A “gene,” for the purposes of the present disclosure, includes a DNA region encoding a gene product, as well as all DNA regions which regulate the production of the gene product, whether or not such regulatory sequences are adjacent to coding and/or transcribed sequences. Accordingly, a gene includes, but is not necessarily limited to, promoter sequences, terminators, translational regulatory sequences such as ribosome binding sites and internal ribosome entry sites, enhancers, silencers, insulators, boundary elements, replication origins, matrix attachment sites and locus control region.

“Gene expression” refers to the conversion of the information, contained in a gene, into a gene product. A gene product can be the direct transcriptional product of a gene (e.g., mRNA, tRNA, rRNA, antisense RNA, ribozyme, structural RNA, shRNA, RNAi, miRNA or any other type of RNA) or a protein produced by translation of a mRNA. Gene products also include RNAs which are modified, by processes such as capping, polyadenylation, methylation, and editing, and proteins modified by, for example, methylation, acetylation, phosphorylation, ubiquitination, ADP-ribosylation, myristylation, and glycosylation.

“Modulation” of gene expression refers to a change in the activity of a gene. Modulation of expression can include, but is not limited to, gene activation and gene repression. Genome editing (e.g., cleavage, alteration, inactivation, donor integration, random mutation) can be used to modulate expression. Gene inactivation refers to any reduction in gene expression as compared to a cell that does not include a polypeptide or has not been modified by a polypeptide as described herein. Thus, gene inactivation may be partial or complete.
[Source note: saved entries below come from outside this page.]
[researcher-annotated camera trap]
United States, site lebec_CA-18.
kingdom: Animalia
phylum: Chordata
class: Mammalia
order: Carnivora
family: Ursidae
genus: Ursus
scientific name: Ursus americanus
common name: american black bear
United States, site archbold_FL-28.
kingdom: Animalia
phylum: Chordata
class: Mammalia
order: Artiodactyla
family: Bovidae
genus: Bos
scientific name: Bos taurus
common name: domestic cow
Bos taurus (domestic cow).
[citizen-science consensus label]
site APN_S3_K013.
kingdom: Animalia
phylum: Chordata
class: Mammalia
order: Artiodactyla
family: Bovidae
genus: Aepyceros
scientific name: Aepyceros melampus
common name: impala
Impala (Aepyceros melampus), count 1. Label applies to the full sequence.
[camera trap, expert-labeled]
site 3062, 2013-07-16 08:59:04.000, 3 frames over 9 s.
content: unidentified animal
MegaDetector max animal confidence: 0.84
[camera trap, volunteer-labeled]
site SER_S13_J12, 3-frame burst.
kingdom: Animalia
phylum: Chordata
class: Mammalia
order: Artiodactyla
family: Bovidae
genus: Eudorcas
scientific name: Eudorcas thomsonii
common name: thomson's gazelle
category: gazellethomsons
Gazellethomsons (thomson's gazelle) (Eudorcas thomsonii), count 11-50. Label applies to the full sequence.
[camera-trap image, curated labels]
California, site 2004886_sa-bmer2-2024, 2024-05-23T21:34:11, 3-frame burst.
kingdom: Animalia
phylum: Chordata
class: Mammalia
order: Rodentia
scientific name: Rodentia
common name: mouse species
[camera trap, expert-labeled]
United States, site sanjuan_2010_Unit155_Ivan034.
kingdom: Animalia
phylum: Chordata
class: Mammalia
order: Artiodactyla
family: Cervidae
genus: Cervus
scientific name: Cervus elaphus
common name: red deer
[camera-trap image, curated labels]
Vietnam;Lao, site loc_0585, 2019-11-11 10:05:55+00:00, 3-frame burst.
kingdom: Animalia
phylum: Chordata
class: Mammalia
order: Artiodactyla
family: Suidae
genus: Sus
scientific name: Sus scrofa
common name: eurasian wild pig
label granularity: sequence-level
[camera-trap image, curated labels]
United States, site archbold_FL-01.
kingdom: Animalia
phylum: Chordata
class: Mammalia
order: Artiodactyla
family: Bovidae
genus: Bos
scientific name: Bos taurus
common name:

The terms “patient” or “subject” are used interchangeably to refer to a human or a non-human animal (e.g., a mammal).

The terms “treat”, “treating”, treatment” and the like refer to a course of action (such as administering a polypeptide comprising a NBD fused to a heterologous functional domain or a nucleic acid encoding the polypeptide) initiated after a disease, disorder or condition, or a symptom thereof, has been diagnosed, observed, and the like so as to eliminate, reduce, suppress, mitigate, or ameliorate, either temporarily or permanently, at least one of the underlying causes of a disease, disorder, or condition afflicting a subject, or at least one of the symptoms associated with a disease, disorder, condition afflicting a subject.